Kemudian ada metode menjebak pada suatu tempat, dimana terdapat
beberapa kamera yang selalu siap untuk menangkap aktivitas mereka.
Namun, akhirnya rasa putus asa dan frustasi selalu menghinggap di diri
mereka, ketika hasil ekspedisi selama ini yang mereka lakukan, belum
mendapat hasil yang memuaskan alias nihil.
Beberapa pakar Cryptozoology
mengatakan, bahwa Orang Pendek mungkin memiliki hubungan yang hilang
dengan manusia.

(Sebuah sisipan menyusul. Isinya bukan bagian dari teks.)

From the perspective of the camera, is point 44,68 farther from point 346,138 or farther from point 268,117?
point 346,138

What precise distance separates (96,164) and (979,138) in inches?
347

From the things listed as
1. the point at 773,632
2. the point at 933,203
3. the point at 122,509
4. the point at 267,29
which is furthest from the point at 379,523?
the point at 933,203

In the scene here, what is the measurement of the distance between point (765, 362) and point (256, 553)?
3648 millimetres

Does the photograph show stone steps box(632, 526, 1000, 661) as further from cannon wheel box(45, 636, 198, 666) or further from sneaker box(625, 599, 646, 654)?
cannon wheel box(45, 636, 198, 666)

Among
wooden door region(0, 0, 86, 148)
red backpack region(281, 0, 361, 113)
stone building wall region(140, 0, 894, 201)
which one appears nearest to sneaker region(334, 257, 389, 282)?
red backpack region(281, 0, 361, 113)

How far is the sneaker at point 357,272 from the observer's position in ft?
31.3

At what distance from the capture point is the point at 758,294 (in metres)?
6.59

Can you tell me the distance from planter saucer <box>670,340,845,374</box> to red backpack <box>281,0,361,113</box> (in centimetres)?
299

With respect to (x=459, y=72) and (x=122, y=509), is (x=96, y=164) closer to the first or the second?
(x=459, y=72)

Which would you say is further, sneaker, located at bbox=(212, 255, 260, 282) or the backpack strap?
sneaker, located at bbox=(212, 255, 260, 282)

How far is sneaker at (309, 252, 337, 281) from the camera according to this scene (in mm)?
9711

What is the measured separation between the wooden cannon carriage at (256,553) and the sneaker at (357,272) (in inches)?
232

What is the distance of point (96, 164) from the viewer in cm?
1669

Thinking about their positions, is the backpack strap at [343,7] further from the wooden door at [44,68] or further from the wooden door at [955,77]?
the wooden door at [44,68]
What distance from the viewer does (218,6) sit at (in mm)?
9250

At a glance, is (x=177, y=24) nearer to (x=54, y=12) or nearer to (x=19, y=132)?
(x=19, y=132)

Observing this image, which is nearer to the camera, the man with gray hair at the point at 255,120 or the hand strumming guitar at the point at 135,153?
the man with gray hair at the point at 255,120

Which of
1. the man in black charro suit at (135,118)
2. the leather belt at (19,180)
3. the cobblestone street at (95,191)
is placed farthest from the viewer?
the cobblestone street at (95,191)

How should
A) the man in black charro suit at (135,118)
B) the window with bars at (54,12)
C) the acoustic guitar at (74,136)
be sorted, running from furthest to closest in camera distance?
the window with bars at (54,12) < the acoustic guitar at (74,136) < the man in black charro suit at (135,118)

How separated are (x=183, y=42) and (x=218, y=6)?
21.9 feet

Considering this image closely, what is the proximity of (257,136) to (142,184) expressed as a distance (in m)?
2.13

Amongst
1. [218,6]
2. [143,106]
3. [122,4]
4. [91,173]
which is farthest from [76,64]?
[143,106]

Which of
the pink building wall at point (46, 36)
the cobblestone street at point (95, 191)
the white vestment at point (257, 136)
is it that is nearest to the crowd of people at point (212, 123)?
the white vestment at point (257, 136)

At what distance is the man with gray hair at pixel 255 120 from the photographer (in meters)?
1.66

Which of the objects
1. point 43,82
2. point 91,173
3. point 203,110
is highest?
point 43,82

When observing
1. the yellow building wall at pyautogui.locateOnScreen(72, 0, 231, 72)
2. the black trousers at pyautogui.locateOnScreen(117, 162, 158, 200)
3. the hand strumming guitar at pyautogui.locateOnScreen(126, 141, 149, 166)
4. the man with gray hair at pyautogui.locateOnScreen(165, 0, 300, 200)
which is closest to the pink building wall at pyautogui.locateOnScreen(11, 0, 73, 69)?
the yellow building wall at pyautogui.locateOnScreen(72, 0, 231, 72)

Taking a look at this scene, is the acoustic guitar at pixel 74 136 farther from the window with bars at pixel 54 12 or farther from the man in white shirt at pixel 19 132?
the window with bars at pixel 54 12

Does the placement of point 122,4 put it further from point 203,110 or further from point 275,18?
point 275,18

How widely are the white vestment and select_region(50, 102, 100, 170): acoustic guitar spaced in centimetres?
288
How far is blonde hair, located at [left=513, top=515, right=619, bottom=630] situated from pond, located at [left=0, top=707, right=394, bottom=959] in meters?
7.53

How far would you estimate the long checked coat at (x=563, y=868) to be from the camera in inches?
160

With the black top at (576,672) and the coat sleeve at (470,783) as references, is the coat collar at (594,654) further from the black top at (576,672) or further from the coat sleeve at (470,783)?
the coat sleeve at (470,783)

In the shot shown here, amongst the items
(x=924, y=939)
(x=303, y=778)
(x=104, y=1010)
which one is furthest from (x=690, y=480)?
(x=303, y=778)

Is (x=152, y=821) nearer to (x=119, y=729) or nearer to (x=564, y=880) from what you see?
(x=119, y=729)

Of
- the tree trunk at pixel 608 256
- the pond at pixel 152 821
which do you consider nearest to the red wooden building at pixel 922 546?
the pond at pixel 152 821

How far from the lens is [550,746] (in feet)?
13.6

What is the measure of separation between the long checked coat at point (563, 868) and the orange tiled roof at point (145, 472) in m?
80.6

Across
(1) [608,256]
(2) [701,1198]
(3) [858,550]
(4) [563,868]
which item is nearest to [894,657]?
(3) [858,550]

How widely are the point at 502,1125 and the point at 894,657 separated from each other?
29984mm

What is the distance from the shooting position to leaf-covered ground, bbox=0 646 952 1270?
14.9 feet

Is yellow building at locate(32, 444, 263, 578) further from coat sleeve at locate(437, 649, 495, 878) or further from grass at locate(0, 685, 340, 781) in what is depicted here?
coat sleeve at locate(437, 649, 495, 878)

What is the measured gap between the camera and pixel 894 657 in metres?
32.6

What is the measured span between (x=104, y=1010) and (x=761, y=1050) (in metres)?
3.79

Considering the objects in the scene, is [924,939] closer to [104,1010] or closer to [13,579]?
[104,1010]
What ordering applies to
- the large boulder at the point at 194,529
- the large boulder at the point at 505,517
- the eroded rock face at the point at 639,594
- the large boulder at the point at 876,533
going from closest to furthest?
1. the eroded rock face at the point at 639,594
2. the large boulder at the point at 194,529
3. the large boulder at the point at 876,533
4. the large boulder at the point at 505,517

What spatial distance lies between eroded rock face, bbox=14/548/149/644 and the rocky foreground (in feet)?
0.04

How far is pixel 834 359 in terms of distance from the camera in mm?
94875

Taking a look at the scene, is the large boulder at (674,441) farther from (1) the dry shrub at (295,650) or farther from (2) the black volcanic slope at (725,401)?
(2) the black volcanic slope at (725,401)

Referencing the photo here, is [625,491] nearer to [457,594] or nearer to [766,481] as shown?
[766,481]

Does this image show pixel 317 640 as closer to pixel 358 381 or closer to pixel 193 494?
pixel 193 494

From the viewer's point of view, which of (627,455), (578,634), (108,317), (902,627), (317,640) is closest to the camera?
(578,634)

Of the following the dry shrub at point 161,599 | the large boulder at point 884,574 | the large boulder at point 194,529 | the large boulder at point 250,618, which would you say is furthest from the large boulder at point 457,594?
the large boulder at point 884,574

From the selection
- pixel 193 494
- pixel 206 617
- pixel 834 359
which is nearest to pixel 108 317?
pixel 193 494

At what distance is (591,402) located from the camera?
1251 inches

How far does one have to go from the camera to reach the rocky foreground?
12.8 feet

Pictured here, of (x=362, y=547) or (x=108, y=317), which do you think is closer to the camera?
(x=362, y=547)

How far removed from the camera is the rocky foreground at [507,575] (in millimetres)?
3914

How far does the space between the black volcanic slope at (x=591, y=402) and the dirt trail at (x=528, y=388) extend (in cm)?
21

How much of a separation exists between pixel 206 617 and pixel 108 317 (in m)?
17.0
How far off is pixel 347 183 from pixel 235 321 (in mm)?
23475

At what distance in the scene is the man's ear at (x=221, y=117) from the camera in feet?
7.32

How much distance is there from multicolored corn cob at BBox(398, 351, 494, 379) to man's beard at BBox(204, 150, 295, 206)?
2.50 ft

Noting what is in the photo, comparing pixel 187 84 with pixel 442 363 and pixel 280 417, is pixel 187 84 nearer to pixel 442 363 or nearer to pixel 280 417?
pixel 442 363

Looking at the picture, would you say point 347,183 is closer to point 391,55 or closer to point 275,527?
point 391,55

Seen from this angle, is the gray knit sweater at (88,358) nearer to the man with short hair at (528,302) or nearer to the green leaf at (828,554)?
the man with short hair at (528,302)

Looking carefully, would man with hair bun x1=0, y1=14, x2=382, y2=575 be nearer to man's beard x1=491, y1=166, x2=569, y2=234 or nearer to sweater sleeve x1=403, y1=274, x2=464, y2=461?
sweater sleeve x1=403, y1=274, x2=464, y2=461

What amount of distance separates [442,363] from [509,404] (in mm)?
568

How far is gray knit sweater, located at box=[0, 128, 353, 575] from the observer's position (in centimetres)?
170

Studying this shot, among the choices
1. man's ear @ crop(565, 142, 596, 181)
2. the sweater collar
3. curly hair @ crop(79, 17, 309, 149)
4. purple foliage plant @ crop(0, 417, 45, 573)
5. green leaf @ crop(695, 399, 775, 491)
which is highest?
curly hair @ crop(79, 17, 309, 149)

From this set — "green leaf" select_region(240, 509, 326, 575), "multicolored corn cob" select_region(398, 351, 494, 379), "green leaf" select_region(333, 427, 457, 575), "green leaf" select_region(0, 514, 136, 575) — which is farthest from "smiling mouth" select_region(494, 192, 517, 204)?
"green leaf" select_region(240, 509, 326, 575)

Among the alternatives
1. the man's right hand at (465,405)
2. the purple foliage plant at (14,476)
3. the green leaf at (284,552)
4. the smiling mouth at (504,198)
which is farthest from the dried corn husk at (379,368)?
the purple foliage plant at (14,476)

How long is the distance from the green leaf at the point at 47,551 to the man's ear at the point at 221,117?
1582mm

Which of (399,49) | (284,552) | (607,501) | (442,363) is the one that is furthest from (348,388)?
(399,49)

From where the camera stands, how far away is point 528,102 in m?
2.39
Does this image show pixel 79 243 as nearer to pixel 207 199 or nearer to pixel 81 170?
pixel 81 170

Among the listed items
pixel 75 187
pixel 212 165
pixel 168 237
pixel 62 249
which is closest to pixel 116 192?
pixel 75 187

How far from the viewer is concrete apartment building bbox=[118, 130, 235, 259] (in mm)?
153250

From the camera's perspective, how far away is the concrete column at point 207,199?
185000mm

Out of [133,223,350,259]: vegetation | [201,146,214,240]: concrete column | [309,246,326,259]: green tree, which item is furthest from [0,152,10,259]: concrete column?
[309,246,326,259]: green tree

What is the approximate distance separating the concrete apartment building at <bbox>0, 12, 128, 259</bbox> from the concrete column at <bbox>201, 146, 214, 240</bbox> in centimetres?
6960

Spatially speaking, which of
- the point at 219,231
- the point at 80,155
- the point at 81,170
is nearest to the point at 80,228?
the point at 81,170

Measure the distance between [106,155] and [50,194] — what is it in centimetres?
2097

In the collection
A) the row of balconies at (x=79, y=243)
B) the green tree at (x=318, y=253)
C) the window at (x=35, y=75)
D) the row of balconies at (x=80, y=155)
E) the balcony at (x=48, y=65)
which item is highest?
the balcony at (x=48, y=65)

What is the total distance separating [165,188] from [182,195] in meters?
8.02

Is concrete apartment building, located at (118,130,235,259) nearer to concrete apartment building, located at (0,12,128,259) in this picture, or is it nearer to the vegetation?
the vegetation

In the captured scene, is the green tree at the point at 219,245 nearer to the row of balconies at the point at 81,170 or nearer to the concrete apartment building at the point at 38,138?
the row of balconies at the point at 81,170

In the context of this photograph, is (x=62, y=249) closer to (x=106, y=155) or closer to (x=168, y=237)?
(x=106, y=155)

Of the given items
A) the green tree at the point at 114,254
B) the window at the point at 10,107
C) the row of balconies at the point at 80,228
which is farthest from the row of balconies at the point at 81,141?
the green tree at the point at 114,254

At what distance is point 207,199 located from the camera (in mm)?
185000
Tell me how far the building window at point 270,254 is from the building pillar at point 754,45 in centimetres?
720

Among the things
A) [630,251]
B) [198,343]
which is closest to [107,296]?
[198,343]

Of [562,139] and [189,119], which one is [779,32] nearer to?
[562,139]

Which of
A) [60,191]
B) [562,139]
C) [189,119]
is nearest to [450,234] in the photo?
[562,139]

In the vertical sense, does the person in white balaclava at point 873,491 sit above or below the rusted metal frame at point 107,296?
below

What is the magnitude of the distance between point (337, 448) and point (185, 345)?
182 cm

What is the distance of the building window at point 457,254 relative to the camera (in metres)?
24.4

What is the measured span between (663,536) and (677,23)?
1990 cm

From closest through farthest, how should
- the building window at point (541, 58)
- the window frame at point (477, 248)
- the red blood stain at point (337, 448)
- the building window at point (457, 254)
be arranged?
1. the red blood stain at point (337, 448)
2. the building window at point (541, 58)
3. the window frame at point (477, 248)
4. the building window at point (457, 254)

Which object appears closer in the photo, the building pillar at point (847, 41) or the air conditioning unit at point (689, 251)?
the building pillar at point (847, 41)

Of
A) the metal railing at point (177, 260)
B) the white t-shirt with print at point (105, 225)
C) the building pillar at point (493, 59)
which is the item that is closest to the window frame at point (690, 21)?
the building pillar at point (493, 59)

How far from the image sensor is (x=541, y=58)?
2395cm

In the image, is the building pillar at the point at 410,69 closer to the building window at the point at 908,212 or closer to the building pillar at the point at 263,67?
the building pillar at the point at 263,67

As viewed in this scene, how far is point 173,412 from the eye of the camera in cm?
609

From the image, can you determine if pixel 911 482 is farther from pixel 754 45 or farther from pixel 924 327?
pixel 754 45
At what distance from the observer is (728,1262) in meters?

Apakah mereka merupakan sisa-sisa dari genus Australopithecus?
Banyak Paleontologiest
mengatakan, bahwa jika anggota Australopithecus masih ada yang bertahan
hidup hingga hari ini, maka mereka lebih suka digambarkan sebagai
seekor siamang.
Pertanyaan mengenai identitas Orang Pendek yang banyak
dikaitkan dengan genus Australopitechus ini, sedikit pudar dengan
ditemukannya fosil dari
beberapa spesies manusia kerdil di Flores beberapa waktu yang
lalu.
Fosil manusia-manusia kerdil “Hobbit”
berjalan tegak inilah yang kemudian disebut sebagai Homo Floresiensis. Ciri-ciri fisik
spesies ini sangat mirip dengan penggambaran mengenai Orang Pendek,
dimana mereka memiliki tinggi badan tidak lebih dari satu seperempat
meter, berjalan tegak dengan dua kaki, dan telah dapat mengembangkan
perkakas/alat berburu sederhana, serta telah mampu menciptakan api.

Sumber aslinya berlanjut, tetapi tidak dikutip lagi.